Tasks to carry out:
(1) Answer these questions on the passage about social media influencers:
(a) Which influencer does it name as an example of the new "celebrity" of our age?
(b) Which platform went from a series of pretty pictures to a key platform for influencers to monetize?
(c) How much can a follower count easily be worth a year?
(2) Can you continue the passage about social media influencers from its last sentence?

Passage provided:
****
Influencers have risen to be social media stars over the last few years, reaping the rewards of their follower count – and creativity – as they have carved a whole new industry from scratch, and in some instances, like Mrs Hinch, even the new ‘celebrity’ of our age.
You might have noticed the change as Instagram went from a series of pretty pictures into a key platform for most influencers to harness and monetise. If you are a follower of one of these accounts, how does it make you feel when the person you follow goes from online ‘friend’ to pitching products and services to you at every angle?
Let’s get one thing clear from the off – most influencers aren’t entirely comfortable with the moniker they have been given by marketing bods; but needless to say, they probably aren’t exactly rejecting it either. After all, when your follower count can be worth, easily, over £100k a year, I reckon there aren’t many of us who wouldn’t leap to the opportunity.
****
[Extracted records]
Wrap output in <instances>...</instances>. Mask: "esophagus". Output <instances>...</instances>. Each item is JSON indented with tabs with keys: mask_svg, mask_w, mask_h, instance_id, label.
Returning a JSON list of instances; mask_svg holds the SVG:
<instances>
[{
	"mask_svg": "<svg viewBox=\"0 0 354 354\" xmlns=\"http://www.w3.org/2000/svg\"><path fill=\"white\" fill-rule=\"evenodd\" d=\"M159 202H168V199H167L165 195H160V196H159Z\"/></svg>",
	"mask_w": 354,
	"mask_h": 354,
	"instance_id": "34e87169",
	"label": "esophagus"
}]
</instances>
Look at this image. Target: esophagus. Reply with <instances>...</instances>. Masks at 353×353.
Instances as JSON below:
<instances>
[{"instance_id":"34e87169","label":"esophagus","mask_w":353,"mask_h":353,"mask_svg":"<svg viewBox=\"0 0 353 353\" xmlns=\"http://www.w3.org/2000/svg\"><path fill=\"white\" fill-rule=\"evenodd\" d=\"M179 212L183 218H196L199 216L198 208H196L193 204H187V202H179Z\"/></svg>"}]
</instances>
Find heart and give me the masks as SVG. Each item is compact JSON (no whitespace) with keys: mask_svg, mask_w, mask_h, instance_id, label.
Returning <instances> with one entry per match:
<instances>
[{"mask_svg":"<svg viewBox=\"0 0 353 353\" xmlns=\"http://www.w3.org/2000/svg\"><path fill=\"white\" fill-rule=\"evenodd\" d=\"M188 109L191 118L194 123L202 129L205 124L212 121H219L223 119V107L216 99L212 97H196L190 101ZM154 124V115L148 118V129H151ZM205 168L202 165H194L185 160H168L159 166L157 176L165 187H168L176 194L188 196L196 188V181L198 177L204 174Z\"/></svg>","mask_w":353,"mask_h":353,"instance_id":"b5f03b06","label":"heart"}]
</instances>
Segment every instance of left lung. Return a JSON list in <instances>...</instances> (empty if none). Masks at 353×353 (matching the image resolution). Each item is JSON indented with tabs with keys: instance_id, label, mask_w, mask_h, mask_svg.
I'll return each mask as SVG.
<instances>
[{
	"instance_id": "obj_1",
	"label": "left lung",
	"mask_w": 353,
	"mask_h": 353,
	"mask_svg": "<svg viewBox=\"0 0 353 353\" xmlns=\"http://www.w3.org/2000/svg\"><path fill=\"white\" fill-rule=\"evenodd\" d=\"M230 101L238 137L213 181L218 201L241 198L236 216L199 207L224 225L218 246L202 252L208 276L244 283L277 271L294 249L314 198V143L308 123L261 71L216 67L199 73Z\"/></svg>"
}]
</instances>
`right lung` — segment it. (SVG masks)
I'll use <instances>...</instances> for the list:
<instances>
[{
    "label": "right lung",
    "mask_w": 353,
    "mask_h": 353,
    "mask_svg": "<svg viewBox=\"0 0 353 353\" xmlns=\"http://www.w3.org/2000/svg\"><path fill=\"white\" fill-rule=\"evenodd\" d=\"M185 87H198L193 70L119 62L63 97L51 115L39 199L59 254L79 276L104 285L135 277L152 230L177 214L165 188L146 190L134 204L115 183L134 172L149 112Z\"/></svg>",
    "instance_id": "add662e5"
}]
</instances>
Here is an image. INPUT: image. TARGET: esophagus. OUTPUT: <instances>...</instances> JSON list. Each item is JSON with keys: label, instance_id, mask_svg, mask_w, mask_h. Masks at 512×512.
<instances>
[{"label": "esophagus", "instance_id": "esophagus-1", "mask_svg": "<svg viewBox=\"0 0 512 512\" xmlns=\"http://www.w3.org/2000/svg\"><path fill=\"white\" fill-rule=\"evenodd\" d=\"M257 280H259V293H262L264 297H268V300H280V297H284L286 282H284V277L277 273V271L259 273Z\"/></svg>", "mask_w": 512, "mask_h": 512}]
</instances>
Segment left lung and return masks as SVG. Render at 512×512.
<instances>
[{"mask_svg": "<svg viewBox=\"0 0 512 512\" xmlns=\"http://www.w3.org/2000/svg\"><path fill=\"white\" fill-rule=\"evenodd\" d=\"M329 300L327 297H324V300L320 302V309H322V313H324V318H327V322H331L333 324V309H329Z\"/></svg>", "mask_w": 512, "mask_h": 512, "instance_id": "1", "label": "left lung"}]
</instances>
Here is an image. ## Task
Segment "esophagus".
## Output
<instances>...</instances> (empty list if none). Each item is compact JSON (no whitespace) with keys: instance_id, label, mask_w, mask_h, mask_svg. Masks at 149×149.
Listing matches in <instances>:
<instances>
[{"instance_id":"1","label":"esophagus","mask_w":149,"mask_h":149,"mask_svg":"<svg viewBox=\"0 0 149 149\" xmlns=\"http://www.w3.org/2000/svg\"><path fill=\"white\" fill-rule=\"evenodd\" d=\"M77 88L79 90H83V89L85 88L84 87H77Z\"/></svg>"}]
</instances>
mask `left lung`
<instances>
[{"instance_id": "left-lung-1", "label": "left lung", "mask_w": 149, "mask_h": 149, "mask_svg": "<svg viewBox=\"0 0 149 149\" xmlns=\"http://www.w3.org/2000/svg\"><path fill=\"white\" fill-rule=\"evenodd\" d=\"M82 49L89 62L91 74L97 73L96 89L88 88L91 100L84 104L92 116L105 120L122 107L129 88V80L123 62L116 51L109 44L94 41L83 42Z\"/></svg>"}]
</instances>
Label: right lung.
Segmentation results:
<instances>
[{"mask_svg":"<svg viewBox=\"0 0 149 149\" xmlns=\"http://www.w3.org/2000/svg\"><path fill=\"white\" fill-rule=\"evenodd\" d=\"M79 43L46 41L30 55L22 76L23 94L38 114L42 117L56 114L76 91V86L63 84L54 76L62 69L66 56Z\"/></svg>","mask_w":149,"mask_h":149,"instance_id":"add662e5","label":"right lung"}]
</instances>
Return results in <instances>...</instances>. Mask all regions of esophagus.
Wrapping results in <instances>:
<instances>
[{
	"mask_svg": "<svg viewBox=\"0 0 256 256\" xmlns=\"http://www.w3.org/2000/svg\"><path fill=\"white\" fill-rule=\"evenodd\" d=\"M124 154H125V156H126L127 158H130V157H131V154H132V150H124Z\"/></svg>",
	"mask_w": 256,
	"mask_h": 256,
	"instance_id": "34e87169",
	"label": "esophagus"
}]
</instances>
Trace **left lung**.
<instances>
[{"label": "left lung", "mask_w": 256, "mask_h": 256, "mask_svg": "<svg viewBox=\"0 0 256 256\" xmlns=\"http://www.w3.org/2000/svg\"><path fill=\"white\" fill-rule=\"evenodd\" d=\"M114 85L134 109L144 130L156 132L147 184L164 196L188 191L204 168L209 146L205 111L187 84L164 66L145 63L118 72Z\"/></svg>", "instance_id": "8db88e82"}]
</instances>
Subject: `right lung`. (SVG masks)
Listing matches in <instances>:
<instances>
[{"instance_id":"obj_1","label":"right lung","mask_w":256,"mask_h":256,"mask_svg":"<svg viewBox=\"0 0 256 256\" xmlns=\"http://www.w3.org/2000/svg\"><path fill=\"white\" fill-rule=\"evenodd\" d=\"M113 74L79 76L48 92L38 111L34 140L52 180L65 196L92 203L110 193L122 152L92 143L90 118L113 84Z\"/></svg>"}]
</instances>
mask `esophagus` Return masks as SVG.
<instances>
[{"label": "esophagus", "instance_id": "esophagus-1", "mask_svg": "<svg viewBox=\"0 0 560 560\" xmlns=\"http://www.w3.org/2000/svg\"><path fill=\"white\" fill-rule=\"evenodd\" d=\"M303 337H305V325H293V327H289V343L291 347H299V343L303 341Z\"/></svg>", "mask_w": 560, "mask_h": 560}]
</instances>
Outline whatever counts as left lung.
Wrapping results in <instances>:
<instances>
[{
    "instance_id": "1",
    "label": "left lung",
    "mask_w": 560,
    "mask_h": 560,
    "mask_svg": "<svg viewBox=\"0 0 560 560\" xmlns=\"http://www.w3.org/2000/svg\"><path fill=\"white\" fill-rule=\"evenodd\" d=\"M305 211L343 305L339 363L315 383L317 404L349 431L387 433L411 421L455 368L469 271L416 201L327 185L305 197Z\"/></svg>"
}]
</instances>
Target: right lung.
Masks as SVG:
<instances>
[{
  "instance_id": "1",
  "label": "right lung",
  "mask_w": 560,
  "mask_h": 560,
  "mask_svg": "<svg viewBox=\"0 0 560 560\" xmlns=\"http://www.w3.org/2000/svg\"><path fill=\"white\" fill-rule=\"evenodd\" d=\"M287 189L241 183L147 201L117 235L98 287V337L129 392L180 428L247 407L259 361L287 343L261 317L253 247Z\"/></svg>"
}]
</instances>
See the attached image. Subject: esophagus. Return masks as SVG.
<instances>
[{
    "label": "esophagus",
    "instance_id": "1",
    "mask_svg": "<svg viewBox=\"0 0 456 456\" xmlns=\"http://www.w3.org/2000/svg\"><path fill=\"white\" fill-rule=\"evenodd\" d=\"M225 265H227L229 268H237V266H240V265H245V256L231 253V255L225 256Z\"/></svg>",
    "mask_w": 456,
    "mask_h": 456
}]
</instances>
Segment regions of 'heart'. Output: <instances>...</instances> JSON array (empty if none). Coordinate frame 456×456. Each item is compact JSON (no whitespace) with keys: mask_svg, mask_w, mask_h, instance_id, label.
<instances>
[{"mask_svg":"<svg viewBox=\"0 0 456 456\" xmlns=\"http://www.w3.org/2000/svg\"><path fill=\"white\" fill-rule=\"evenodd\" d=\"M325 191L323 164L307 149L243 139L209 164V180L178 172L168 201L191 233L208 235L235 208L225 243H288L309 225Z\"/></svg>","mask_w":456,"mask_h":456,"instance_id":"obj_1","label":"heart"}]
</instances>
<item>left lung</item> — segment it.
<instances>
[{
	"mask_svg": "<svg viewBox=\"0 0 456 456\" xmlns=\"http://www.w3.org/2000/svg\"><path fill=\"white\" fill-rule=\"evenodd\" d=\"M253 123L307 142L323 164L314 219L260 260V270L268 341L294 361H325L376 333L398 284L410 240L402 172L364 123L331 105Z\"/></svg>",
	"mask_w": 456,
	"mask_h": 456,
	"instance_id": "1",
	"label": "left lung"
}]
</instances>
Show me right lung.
****
Results for the exercise:
(1)
(a) Mrs Hinch
(b) Instagram
(c) Over £100k

(2)
Let’s just talk about that ‘worth’ for a second. The rates that influencers can charge has been a rather secret society and by that, I mean that most don’t even discuss it with each other, let alone publicly. There is no standardisation, so an influencer (or social talent, as they are sometimes also referred to) has to sort of, kind of, stick a finger in the wind and hope it tells them the best way to price themselves. There are apps, (of course there are apps!) that can give a guideline but otherwise it’s a sense of gathering your stats and placing a value of what you think your audience is worth, versus how much time, energy and cost a campaign might be to them personally.
‘Hey Guys, I’m Busy Working’
Ah, yes. ‘The Work’. The work of an influencer is often disparaged, mainly by people who really have no idea what they actually do aside from seemingly stand around in nice outfits and pretty backdrops. (Hello, Peggy Porschen). So what DOES an influencer do?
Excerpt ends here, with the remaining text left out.